** begin **
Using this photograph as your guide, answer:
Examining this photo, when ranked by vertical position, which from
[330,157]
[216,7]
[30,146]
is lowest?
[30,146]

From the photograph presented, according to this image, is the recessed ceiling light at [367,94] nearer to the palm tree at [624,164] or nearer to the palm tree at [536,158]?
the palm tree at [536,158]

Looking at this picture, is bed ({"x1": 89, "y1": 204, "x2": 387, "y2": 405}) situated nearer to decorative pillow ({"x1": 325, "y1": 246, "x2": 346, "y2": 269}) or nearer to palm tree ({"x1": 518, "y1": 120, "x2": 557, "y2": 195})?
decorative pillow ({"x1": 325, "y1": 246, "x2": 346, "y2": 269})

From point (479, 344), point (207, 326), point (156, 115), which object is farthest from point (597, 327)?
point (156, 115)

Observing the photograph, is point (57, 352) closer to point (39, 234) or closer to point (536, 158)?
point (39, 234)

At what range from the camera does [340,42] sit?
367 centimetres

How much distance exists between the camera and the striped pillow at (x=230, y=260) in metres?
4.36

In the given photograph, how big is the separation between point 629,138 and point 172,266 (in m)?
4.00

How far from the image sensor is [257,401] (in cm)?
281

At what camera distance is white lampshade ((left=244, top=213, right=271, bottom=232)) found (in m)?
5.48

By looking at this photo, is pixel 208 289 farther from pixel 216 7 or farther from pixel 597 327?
** end **
• _THE REQUEST_
Please convert the lines from the one containing "In the given" through the end of the items into a Markdown table with the columns "Row" and "Text", numbering each row and leaving out blank lines.

• _COMPLETED EXERCISE_
| Row | Text |
|---|---|
| 1 | In the given photograph, how big is the separation between point 629,138 and point 172,266 (in m)? |
| 2 | 4.00 |
| 3 | How far from the image sensor is [257,401] (in cm)? |
| 4 | 281 |
| 5 | At what camera distance is white lampshade ((left=244, top=213, right=271, bottom=232)) found (in m)? |
| 6 | 5.48 |
| 7 | By looking at this photo, is pixel 208 289 farther from pixel 216 7 or farther from pixel 597 327? |